ADA Website Audit Process
An ADA website audit evaluates your site against Web Content Accessibility Guidelines (WCAG) 2.1 AA to identify issues that could create legal risk under ADA Title III or limit access for people with disabilities. The process combines several evaluation methods, each designed to catch what the others miss.
| Key Point | What It Means |
|---|---|
| Evaluation Standard | WCAG 2.1 Level AA is the referenced conformance standard for ADA website accessibility. |
| Automated Scans | Scans check HTML, CSS, and ARIA attributes but only flag approximately 25% of issues. |
| Human Evaluation | Screen reader testing, keyboard testing, visual inspection, and code review cover the remaining 75%. |
| Deliverable | A report listing each issue by location, WCAG criterion, severity, and remediation guidance. |
How Does an ADA Website Audit Process Begin?

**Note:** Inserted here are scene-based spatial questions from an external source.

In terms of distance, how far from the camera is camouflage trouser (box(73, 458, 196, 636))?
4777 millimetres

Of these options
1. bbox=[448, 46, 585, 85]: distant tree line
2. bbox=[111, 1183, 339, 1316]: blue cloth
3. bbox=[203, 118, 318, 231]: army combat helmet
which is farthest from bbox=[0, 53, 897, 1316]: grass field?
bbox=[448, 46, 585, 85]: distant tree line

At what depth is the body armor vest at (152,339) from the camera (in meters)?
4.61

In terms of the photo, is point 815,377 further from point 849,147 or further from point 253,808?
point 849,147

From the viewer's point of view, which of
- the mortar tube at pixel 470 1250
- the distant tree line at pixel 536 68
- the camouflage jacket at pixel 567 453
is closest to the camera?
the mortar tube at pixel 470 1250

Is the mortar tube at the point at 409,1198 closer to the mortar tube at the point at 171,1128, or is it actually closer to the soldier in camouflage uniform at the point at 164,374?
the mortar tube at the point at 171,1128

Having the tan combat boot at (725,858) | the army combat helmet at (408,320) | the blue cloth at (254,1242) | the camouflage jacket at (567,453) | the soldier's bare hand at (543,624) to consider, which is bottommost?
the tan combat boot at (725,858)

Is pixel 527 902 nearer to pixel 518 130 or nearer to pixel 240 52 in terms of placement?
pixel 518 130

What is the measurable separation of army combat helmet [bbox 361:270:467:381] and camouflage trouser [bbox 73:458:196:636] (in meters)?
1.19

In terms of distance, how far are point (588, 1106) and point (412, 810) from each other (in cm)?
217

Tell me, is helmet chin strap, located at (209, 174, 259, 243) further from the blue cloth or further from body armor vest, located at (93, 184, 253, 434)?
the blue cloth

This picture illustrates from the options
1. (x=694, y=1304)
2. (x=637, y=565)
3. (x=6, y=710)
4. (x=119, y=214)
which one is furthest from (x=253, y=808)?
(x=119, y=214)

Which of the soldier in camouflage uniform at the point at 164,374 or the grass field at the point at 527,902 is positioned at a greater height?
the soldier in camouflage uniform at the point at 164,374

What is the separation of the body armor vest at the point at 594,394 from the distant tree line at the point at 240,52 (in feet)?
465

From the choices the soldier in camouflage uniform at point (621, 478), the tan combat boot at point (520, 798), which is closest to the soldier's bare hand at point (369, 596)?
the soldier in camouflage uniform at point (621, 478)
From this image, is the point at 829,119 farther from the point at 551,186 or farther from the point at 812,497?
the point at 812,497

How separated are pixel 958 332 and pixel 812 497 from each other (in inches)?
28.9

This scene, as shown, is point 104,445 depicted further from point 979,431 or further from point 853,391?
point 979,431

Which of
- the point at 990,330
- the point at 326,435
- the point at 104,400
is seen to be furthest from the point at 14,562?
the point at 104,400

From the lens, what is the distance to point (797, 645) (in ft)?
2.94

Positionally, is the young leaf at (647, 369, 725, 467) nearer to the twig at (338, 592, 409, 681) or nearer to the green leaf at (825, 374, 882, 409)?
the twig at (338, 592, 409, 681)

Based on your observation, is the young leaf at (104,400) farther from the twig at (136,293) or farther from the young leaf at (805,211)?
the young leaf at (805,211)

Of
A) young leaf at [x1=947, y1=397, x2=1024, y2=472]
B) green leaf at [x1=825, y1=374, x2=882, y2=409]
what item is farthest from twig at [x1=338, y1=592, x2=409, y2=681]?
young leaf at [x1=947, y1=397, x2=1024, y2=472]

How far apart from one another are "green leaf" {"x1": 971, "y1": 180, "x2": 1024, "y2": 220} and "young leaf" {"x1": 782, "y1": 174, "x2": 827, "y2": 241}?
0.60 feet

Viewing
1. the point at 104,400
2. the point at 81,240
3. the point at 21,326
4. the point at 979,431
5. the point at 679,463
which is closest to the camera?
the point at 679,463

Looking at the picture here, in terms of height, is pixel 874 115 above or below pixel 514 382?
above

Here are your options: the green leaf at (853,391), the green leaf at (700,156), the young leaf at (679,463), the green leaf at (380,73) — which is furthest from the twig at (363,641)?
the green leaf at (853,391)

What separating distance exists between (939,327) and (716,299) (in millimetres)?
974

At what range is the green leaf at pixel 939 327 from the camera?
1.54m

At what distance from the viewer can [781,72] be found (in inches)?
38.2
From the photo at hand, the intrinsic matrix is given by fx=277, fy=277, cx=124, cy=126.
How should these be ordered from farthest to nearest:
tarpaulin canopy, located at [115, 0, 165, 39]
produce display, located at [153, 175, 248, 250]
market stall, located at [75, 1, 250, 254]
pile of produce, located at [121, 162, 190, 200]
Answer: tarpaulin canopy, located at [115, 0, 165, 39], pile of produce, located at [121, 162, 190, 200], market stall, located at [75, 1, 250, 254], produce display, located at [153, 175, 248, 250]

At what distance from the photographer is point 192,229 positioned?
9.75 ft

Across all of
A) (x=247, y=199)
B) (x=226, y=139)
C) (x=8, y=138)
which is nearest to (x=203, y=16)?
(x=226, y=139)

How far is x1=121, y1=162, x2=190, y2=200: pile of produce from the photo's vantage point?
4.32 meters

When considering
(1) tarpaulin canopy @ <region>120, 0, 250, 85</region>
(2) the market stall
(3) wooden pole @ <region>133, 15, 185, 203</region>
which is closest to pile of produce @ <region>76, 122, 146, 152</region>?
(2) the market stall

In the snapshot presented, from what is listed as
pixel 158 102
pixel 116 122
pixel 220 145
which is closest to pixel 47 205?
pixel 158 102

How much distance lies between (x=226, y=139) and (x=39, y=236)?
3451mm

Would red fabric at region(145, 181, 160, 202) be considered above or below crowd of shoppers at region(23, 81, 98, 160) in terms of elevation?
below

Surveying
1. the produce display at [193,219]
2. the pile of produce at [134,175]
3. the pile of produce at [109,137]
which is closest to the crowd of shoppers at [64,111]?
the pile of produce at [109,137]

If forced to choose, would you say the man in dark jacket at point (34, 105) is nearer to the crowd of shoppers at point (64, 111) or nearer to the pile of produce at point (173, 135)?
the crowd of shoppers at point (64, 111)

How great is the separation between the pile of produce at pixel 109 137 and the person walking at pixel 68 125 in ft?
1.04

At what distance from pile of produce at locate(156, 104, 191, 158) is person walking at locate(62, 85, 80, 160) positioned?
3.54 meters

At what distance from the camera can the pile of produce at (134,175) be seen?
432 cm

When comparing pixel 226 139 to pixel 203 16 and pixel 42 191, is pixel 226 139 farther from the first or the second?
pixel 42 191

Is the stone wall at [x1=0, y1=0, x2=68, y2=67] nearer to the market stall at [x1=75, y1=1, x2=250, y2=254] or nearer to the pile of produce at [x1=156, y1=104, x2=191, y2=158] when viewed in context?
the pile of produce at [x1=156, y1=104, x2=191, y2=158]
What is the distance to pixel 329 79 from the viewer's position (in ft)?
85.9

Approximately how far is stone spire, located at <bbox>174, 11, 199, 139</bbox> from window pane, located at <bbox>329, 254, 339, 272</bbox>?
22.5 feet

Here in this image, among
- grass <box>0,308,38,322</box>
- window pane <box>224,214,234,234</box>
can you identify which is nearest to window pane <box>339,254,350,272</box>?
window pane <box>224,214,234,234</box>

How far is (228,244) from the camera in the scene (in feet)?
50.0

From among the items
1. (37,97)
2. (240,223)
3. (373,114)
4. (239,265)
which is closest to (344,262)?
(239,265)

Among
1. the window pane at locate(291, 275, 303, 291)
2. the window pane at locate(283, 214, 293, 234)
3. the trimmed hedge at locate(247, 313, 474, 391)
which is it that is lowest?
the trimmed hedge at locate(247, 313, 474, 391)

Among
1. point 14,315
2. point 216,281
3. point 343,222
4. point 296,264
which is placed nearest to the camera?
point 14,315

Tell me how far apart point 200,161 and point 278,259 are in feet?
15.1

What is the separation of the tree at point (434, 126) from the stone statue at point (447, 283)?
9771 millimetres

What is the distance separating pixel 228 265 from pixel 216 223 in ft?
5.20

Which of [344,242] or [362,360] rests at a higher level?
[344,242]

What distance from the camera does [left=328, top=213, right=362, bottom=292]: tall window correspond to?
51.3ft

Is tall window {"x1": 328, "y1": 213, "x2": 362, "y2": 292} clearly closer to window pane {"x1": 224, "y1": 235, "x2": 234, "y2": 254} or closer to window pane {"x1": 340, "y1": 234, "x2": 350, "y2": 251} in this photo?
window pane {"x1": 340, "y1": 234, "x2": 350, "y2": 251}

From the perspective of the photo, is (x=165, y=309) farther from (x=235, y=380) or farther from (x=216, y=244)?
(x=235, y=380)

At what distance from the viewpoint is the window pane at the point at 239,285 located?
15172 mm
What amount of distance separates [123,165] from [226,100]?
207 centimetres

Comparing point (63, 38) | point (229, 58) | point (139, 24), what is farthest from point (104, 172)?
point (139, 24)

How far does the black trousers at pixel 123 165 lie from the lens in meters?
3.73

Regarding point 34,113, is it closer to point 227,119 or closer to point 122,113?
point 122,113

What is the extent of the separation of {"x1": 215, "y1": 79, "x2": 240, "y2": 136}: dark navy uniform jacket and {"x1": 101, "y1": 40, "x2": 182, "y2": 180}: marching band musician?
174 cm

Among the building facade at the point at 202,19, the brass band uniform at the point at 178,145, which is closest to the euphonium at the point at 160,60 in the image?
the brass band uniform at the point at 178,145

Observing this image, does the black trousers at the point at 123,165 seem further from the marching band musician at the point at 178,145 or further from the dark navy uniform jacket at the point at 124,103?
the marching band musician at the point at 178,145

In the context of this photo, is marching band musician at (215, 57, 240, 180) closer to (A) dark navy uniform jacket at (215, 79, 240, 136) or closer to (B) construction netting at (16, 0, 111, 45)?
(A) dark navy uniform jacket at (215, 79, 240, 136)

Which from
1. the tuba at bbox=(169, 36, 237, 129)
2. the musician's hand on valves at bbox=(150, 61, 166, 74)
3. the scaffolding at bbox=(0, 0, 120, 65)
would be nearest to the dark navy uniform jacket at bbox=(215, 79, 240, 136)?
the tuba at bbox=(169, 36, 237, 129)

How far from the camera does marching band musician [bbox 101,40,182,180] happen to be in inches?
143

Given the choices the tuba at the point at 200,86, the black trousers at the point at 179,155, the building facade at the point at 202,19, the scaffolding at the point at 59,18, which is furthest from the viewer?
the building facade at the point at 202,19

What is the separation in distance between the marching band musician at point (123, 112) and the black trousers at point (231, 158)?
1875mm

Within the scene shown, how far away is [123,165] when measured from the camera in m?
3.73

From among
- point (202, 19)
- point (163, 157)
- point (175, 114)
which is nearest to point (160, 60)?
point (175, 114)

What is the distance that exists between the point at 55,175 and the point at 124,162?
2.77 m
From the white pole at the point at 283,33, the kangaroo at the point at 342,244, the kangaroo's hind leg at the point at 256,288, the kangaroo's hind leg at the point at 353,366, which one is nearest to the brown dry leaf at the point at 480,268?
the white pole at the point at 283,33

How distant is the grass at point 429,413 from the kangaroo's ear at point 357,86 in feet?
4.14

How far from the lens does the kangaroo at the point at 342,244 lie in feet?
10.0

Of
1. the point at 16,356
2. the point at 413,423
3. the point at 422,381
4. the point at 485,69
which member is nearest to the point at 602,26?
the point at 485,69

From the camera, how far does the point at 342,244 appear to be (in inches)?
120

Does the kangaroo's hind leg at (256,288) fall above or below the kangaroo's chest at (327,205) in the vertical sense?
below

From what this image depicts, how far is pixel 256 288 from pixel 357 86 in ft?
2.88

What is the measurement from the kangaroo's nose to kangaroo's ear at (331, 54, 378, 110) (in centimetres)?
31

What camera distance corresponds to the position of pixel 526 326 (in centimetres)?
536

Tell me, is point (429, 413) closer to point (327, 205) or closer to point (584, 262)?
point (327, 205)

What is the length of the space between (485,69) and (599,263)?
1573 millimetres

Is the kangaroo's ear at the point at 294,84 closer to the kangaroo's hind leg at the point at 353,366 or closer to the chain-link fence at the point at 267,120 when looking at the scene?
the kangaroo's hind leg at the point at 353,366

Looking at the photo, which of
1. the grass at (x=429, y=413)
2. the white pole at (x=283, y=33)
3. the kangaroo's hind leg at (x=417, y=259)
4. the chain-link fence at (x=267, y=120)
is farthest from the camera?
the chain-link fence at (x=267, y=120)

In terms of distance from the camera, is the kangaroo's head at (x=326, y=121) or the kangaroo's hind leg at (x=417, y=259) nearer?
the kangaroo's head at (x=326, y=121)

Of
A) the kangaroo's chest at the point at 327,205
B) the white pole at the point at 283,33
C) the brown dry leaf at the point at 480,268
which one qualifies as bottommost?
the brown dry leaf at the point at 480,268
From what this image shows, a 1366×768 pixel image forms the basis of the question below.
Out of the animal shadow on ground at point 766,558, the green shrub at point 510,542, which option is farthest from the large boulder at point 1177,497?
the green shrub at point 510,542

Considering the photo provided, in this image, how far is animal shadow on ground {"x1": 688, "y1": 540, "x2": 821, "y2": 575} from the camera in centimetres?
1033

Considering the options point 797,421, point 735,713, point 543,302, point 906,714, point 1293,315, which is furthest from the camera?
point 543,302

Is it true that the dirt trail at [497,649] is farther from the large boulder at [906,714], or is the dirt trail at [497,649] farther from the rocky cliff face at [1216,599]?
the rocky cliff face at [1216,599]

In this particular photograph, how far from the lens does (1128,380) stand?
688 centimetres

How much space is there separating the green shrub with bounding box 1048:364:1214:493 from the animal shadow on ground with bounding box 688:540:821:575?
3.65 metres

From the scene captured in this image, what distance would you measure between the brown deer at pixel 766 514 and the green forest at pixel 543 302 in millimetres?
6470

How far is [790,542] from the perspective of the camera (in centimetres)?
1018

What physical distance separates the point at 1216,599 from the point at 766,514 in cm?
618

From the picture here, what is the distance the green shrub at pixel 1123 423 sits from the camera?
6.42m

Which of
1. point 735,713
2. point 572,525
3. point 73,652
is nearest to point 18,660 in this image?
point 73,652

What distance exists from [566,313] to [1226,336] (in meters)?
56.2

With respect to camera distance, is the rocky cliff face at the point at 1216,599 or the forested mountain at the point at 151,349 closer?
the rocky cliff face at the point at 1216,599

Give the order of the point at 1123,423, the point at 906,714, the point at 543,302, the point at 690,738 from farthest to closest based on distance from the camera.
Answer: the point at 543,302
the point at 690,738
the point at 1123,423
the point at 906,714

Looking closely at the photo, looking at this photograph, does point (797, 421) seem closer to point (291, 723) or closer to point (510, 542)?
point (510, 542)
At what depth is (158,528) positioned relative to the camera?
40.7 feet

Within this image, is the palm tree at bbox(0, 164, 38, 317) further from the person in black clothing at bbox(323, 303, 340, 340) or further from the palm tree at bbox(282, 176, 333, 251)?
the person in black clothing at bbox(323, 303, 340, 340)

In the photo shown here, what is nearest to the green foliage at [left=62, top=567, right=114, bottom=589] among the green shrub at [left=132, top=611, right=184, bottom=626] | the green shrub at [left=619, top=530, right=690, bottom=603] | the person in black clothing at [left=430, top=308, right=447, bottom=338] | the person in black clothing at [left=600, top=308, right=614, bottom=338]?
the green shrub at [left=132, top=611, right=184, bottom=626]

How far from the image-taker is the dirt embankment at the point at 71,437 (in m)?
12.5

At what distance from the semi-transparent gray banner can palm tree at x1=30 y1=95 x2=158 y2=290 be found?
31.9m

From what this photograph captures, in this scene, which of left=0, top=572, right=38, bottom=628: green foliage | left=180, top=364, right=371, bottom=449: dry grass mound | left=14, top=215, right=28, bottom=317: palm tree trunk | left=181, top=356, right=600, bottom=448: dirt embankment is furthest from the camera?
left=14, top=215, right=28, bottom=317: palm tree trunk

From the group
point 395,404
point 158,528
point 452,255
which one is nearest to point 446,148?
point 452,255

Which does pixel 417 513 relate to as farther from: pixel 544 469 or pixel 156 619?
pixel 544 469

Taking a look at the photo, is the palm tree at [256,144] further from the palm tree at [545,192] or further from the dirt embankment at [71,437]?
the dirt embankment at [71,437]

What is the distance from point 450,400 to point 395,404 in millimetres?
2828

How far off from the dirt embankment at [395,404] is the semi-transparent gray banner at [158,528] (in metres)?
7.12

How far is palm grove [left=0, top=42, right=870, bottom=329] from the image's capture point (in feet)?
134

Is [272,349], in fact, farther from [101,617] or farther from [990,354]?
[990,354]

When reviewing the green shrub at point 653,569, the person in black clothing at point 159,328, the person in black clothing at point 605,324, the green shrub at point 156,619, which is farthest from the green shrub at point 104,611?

Before evaluation starts, the auditor defines the scope. This means identifying which pages and user flows will be reviewed, including forms, checkout processes, login screens, and dynamic content like modals or menus.
Scope decisions directly affect cost and timeline. A ten-page marketing site requires far less evaluation time than a 200-page e-commerce application with authenticated workflows.
Automated Scans as a Starting Point
Most audits begin with an automated scan. The scan loads each page and checks against WCAG success criteria by evaluating the underlying HTML, CSS, and ARIA markup.
Scans are fast and useful for catching structural issues like missing form labels or incorrect heading order. They flag approximately 25% of accessibility issues. The other 75% requires human evaluation because it involves context, logic, and user experience that code analysis cannot assess.
Screen Reader Testing
An auditor uses screen readers such as NVDA, JAWS, or VoiceOver to move through the site the way a blind or low-vision user would. This evaluation identifies issues with reading order, link announcements, form interactions, and dynamic content updates that scans cannot detect.
Screen reader testing typically covers Chrome and Safari to address the most common browser and assistive technology pairings.
Keyboard Testing
Every interactive element on the site must be operable using a keyboard alone. The auditor tabs through navigation, forms, buttons, and custom components to verify that focus is visible, logical, and never trapped.
Keyboard access issues are among the most common findings in an ADA website audit. Dropdown menus, modal dialogs, and custom widgets frequently lack proper keyboard support.
Visual Inspection and Code Review
The auditor visually inspects the interface at 200% and 400% browser zoom to verify that content reflows without losing information or functionality. This step also checks that meaningful images have appropriate text alternatives and that text spacing adjustments do not break the layout.
Code inspection goes deeper. The auditor reviews the source to verify ARIA roles, states, and properties are applied correctly, especially on custom components where native HTML semantics may be missing.
What Does the Audit Report Include?
The final deliverable is a detailed report. Each issue the audit identifies is documented with its page location, the WCAG criterion it relates to, a severity or user impact rating, and specific remediation steps.
This report becomes the roadmap for remediation work. Issues are typically prioritized by how much they affect real users and how much legal risk they represent.
How an ADA Website Audit Fits into Ongoing Conformance
A single audit captures the state of your site at one point in time. New content, design changes, and code deployments can introduce new issues after the audit is complete. Organizations that treat an audit as the starting point of an ongoing accessibility program, rather than a one-time event, maintain stronger ADA Title III risk reduction over time.
Recurring scans and periodic re-evaluation keep accessibility from drifting as the site evolves.